Lack of knowledge about exact time of starting complementary feeding was the main reason for suboptimal feeding practices [12].About 82.6% of those respondents who were practicing early complementary feeding didn’t know when to start complementary feeding. Majority of these mothers were illiterate and they were having little knowledge about importance of complementary food and its impact on the child’s health. . Other reasons included were mother’s perception that breast milk is insufficient for children about 3.6% mothers said their sickness led them to start early complementary feeding. Approximately 3% of mothers who started delayed feeding tried to justify that breast milk was enough for their babies. Other reasons stated by mothers for delayed complementary feeding were lack of knowledge about time of initiation of weaning (28.6%), instructions from family members (14.3%) and feeling of mothers that their children were not able to digest food other than breast-milk. Tabish et al also showed similar results; prevalence of suboptimal feeding practices is quite high among Pakistani mothers and there is need to develop interventions to control these alarming rates [13]. Asimilar study conducted by Shirely et al revealed that education level of mothers’effect time of introduction of complementary food. Shirley et al stated that educated mothers had more knowledge about significance of complementary food and they had better weaning practices compared to uneducated mothers. Another study conducted by Ali et al revealed there was significant improvement in complementary feeding practices among mothers after providing them health education.
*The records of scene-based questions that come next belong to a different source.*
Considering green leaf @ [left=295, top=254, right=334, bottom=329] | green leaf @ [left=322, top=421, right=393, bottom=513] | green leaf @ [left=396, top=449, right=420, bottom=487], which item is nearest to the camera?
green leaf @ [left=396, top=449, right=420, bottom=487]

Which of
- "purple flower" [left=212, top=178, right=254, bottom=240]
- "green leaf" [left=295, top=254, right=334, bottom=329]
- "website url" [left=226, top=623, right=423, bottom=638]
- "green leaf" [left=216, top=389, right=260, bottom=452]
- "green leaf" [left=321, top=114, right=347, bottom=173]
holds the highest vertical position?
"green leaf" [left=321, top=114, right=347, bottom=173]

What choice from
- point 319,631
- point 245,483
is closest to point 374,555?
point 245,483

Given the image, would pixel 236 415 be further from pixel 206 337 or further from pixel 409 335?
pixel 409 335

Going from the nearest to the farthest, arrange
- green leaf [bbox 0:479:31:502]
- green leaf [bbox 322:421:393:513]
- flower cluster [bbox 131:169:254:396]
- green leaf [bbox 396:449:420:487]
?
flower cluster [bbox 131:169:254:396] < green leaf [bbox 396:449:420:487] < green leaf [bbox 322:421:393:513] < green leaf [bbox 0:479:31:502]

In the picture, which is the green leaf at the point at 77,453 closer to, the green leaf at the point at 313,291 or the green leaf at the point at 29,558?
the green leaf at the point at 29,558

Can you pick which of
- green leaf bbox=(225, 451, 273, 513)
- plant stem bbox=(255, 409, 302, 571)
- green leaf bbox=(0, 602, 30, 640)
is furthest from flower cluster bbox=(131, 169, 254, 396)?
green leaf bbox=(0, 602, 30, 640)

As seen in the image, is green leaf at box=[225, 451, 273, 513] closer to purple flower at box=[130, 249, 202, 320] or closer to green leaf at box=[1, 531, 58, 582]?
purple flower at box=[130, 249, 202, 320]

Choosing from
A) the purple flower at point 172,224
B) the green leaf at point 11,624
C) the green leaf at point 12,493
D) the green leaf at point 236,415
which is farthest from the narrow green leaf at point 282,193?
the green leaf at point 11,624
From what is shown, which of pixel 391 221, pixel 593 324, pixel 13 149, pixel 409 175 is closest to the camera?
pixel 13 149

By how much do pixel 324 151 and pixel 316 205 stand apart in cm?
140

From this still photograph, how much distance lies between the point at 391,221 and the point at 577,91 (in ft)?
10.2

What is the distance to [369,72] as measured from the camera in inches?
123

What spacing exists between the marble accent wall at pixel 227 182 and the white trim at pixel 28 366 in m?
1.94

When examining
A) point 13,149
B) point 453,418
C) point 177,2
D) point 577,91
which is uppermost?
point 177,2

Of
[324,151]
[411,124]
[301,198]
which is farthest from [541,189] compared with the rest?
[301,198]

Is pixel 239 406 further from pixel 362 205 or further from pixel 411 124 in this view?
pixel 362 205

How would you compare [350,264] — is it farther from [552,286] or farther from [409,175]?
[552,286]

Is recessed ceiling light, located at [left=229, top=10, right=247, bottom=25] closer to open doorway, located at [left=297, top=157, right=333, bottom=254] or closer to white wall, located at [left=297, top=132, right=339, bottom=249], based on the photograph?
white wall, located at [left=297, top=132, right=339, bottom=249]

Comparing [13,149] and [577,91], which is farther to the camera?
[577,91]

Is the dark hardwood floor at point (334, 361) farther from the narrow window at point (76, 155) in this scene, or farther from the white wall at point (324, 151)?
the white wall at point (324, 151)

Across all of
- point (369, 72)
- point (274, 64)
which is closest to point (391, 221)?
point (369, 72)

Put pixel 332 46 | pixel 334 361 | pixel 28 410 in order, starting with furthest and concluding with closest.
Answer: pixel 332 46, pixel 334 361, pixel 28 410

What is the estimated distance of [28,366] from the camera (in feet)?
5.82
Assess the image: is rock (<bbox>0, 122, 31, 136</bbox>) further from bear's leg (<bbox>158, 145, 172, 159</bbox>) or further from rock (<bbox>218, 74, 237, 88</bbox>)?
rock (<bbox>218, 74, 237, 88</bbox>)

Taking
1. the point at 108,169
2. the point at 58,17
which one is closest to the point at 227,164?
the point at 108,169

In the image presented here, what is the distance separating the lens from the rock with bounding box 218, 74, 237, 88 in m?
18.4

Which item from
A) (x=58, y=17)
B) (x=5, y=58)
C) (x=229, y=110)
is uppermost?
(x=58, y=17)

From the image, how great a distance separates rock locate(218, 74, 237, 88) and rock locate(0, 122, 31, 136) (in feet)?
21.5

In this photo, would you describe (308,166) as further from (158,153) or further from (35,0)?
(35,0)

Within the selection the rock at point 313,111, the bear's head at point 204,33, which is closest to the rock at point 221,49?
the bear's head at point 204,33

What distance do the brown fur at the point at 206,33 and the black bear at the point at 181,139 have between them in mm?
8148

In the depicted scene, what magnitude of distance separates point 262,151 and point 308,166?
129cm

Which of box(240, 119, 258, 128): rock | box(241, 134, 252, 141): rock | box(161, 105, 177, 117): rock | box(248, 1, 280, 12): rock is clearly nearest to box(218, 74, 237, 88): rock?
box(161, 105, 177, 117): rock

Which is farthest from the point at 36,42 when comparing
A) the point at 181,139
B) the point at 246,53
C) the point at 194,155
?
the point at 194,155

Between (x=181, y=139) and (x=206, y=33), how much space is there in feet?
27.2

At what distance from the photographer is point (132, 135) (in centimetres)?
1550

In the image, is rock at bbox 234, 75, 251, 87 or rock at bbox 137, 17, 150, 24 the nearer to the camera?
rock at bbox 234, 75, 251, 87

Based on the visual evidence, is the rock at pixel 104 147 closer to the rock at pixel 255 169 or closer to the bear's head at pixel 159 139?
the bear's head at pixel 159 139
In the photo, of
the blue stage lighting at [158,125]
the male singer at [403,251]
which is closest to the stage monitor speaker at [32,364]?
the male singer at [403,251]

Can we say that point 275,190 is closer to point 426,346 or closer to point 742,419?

Infant mortality rate and child mortality rate associated with the use of inappropriate complementary feeding practices are already high in Pakistan and there is need to resolve this issue on priority basis. Otherwise situation may get worse thus making it impossible for Pakistan to achieve it MDG 4 and 5.

5. Conclusion

The high level of noncompliance with the health guidelines could conclude that lack of knowledge about complementary feeding is one of the main reasons for poor feeding practices. There is need to improve the health knowledge of mothers regarding the duration of exclusive breast feeding and time of initiation of complementary feeding. Health professional should be trained to properly counsel the mothers about frequency and adequacy of complementary food.